#### THE TASK:
Copy out the data below word for word, keeping every line as it appears.

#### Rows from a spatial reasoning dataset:
'''

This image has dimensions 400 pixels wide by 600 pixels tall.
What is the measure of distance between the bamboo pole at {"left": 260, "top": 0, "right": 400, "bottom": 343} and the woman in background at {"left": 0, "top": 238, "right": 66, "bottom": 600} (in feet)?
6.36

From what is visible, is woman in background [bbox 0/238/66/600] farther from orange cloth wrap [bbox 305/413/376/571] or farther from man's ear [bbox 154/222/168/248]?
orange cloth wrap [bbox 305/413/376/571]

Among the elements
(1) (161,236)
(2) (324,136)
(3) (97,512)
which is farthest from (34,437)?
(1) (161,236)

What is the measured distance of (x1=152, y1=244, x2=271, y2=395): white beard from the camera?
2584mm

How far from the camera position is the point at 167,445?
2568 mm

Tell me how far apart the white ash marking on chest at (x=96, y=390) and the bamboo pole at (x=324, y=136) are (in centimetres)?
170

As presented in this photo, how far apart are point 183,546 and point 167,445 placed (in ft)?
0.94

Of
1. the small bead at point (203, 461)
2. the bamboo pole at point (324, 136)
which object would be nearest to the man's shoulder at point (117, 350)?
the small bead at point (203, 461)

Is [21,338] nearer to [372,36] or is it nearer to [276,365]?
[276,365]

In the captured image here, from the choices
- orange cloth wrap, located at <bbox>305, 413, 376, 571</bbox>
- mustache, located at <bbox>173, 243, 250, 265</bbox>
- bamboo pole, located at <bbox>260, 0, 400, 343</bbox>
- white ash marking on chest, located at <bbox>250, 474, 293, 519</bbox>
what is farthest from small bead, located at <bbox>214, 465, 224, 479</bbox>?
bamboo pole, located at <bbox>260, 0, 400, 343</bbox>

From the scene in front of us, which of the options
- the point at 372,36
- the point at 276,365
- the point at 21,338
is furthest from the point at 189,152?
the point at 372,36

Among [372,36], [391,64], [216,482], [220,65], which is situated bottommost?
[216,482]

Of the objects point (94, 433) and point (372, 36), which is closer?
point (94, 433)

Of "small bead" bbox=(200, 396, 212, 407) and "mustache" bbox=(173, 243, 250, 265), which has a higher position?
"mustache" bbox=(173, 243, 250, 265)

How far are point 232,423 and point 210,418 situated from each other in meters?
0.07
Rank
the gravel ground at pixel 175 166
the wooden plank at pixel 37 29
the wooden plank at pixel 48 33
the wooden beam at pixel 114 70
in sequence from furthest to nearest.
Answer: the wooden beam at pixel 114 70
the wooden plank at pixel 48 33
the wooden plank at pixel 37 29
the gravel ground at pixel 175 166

'''

#### WRITTEN ANSWER:
This image has dimensions 400 pixels wide by 600 pixels tall.
What is the measure of distance between the bamboo pole at {"left": 260, "top": 0, "right": 400, "bottom": 343} and the woman in background at {"left": 0, "top": 238, "right": 66, "bottom": 600} (in feet)?
6.36

From what is visible, is woman in background [bbox 0/238/66/600] farther from orange cloth wrap [bbox 305/413/376/571] or farther from man's ear [bbox 154/222/168/248]?
orange cloth wrap [bbox 305/413/376/571]

Among the elements
(1) (161,236)
(2) (324,136)
(3) (97,512)
which is farthest from (34,437)?
(1) (161,236)

What is the measured distance of (x1=152, y1=244, x2=271, y2=395): white beard from the camera?
2584mm

How far from the camera position is the point at 167,445?
2568 mm

Tell me how far apart the white ash marking on chest at (x=96, y=390) and the bamboo pole at (x=324, y=136) are (in centimetres)?
170

As presented in this photo, how far apart are point 183,546 and point 167,445 placed (in ft)?
0.94

Of
1. the small bead at point (203, 461)
2. the bamboo pole at point (324, 136)
which object would be nearest to the man's shoulder at point (117, 350)?
the small bead at point (203, 461)

Is [21,338] nearer to [372,36] or is it nearer to [276,365]?
[276,365]

In the captured image here, from the choices
- orange cloth wrap, located at <bbox>305, 413, 376, 571</bbox>
- mustache, located at <bbox>173, 243, 250, 265</bbox>
- bamboo pole, located at <bbox>260, 0, 400, 343</bbox>
- white ash marking on chest, located at <bbox>250, 474, 293, 519</bbox>
what is farthest from small bead, located at <bbox>214, 465, 224, 479</bbox>?
bamboo pole, located at <bbox>260, 0, 400, 343</bbox>

From the scene in front of us, which of the options
- the point at 372,36
- the point at 276,365
- the point at 21,338
is furthest from the point at 189,152?
the point at 372,36

Among [372,36], [391,64], [216,482], [220,65], which is situated bottommost?
[216,482]

Of the objects point (94, 433) and point (372, 36), which is closer?
point (94, 433)

Of "small bead" bbox=(200, 396, 212, 407) and "mustache" bbox=(173, 243, 250, 265), which has a higher position?
"mustache" bbox=(173, 243, 250, 265)

How far are point 232,423 and point 210,418 situated from each other in meters?
0.07
Rank
the gravel ground at pixel 175 166
the wooden plank at pixel 37 29
the wooden plank at pixel 48 33
the wooden beam at pixel 114 70
in sequence from furthest to nearest.
Answer: the wooden beam at pixel 114 70
the wooden plank at pixel 48 33
the wooden plank at pixel 37 29
the gravel ground at pixel 175 166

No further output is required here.